Now that the show is actually, finally out and about -- though still in "previews" so as to prevent people from being to mean about the fact it's still a goddamn mess -- the press reaction is pretty fun to watch. I like this Josh Roberts review for Comic Book Resources in particular, providing as it does the vital comic geek perspective on a play that was clearly not designed for geeks (emphasis mine):
From weak performances to laughable music numbers, nearly every single problem facing "Spider-Man: Turn off the Dark" stems from its convoluted story. Director Julie Taymor and Glen Berger wrote the book, providing audiences with a story that's as difficult to follow as it is disrespectful towards Spider-Man's established character. Deviations from Marvel lore are to be expected; this production is meant for the mainstream masses, not the Wednesday Warriors, after all, and nearly every single comic book adaptation goes through its fair share of changes. But the musical's creative departures are both arbitrary and insulting towards Peter Parker's core beliefs.
Take Swiss Miss, a new female villain created by Taymor specifically for "Turn off the Dark," as an example of the former: when the character marks her first appearance, one of the members of the geek chorus asks another: "Who is that?" The response he gets from a fellow geek, who is narrating this portion of the story? "Oh, I just made her up." That's the only explanation that Taymor can muster: she just made the villain up. There's no other reason to include Swiss Miss, as her character contributes virtually nothing towards the show's forward momentum. Beyond her admittedly stunning costume -- a vast array of spinning blades and other sharp objects -- we learn absolutely nothing else about Swiss Miss. She is, in a word, pointless. And so it goes.
But there's no character that better symbolizes the show's creative misfires than Arachne. She is both needlessand insulting. Her story is revealed through the geek chorus as well as a book report written by Peter himself: in Ancient Greece, a young woman attempted suicide after scorning the gods, but was resurrected by Athena and subsequently turned into a spider-goddess. (That's the gist of the story, at least, as Arachne's origin is completely botched by the swift-talking geek chorus who themselves represent yet another character inclusion that completely distracts from the story, an especially ironic failure considering that their sole reason for existing is to provide clarification and commentary on plot points.) Arachne is directly responsible for Peter's transformation into Spider-Man, providing him with the key radioactive spider-bite as well as his red-and-blue tights -- because, as Taymor's book rightly points out, there's just no way that a teenage boy can sew his own costume; a Greek goddess providing it for him makes much more sense. 
I think the most disappointing thing about this is actually how boring it sounds.
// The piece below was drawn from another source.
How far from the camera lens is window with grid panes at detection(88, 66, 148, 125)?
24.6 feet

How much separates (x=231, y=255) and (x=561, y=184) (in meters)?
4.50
Roberts goes on to say that the costumes and acrobatics are a lot of fun, but who cares? These people looked at Spider-Man and the best they could do was say, "Wow, he's like a modern Greek hero! He's, like, this century's Hercules!"

I mean, let's be clear: Super heroes are silly. Everybody knows that. But you know what else everybody knows? Each and every thing this play seems to be trying to tell them. Which doesn't matter, really. It's just that the amount of time, money, and human suffering that's gone into this project is pretty clearly a ridiculous waste. At this point I'm fairly certain the story of the making of this thing is way better than the story of the thing itself.

Yeah, clearly this needed to happen.